Un episodio de una violencia tremenda sacudió al barrio Tránsito de Oro, en Chimbas, y terminó con una salida judicial por juicio abreviado. La investigación quedó en manos del fiscal Fernando Bonomo y la ayudante fiscal Lucía Escudero, que llevaron adelante la causa hasta su cierre. En la audiencia final, Juan Manuel Echegaray y su hijo Thiago Valentín Echegaray aceptaron su responsabilidad. El expediente se resolvió con condenas de prisión condicional para ambos.
Según el acuerdo homologado, Juan Manuel Echegaray recibió una pena de tres años de prisión condicional, mientras que Thiago Valentín Echegaray fue condenado a dos años y seis meses bajo la misma modalidad. Los dos fueron juzgados por portación ilegal de arma de fuego, lesiones y amenazas, en concurso real. Todo arrancó por un conflicto vecinal que escaló en cuestión de minutos y terminó en una escena de altísima tensión. Lo que empezó con un cruce verbal terminó con disparos, corridas y vecinos buscando resguardo como podían.
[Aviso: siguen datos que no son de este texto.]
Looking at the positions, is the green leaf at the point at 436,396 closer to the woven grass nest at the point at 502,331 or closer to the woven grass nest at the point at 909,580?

La reconstrucción del hecho indica que uno de los damnificados estaba con familiares cerca de una vivienda del barrio cuando Thiago Echegaray se acercó y lo amenazó de muerte. Incluso, le habría dicho que iba a buscar un arma para dispararle, una frase que dejó a todos helados. Después, los vecinos fueron hasta la casa de los Echegaray para hablar con la madre del joven e informar lo que había pasado. Pero la situación se desmadró aún más cuando vieron movimientos que encendieron todas las alarmas.
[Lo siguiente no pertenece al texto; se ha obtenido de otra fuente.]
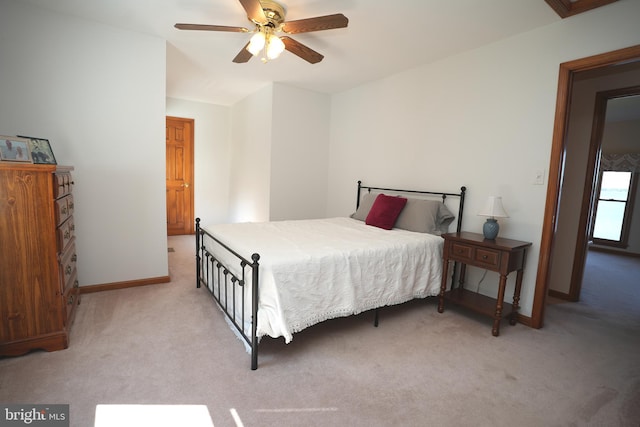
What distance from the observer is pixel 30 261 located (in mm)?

De acuerdo con la investigación, el joven tomó un arma de fuego y su padre le pidió que se la acercaran, para luego aparecer también armado. Desde ahí, la secuencia se volvió desesperante: los vecinos intentaron irse y ambos acusados les dispararon con armas distintas. Las víctimas alcanzaron a esconderse detrás de una camioneta estacionada y así evitaron ser alcanzadas por los proyectiles. La violencia siguió con golpes y agresiones físicas contra varias personas que estaban en el lugar.
Una de las mujeres terminó con heridas serias tras recibir un golpe con la culata de un revólver, lo que le provocó un corte en el rostro y la pérdida de piezas dentarias. Otras personas sufrieron hematomas y golpes durante el mismo ataque. Además, una víctima denunció que fue apuntada con un arma mientras la amenazaban de muerte junto a su hijo. El menor también habría sido intimidado cuando le dirigieron las armas al pecho y a la cabeza, según quedó acreditado en la causa.
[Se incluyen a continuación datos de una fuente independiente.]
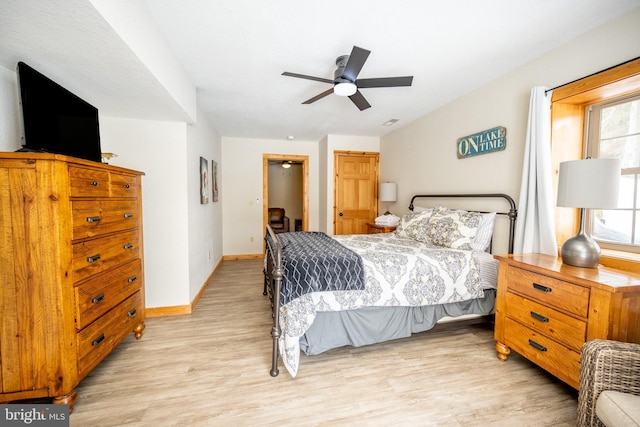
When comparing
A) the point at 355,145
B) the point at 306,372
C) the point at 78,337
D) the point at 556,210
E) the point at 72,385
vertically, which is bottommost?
the point at 306,372

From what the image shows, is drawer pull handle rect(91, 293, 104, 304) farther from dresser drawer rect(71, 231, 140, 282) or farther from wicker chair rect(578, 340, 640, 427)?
wicker chair rect(578, 340, 640, 427)

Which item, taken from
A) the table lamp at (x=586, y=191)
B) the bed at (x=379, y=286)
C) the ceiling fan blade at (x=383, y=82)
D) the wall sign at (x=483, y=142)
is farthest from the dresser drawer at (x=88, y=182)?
the wall sign at (x=483, y=142)

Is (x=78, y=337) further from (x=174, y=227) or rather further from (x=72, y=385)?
(x=174, y=227)

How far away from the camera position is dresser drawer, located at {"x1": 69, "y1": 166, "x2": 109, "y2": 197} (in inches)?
56.1

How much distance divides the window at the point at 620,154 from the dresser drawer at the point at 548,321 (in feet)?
2.95

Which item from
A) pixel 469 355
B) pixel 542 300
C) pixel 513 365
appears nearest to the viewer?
pixel 542 300

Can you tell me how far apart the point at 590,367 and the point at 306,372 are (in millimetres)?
1568

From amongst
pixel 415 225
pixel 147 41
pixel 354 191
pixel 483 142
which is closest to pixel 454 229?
pixel 415 225

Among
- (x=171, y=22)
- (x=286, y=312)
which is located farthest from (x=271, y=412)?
(x=171, y=22)

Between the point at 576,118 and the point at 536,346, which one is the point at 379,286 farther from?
the point at 576,118

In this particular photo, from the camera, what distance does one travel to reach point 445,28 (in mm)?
1770

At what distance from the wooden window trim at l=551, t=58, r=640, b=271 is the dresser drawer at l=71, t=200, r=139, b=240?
344 cm

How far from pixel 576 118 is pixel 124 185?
12.2 feet

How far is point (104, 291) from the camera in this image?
5.57 feet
El episodio cerró con la llegada de varios móviles policiales. Cuando vieron a los efectivos, los acusados intentaron meterse en la vivienda y esconder las armas, pero no les salió. Los uniformados lograron entrar, detener a los dos y secuestrar un revólver y una pistola de fabricación casera, que quedaron como prueba clave. Con el acuerdo ya homologado, la causa quedó terminada, aunque las condenas condicionales seguirán atadas al cumplimiento de las reglas de conducta fijadas por la Justicia.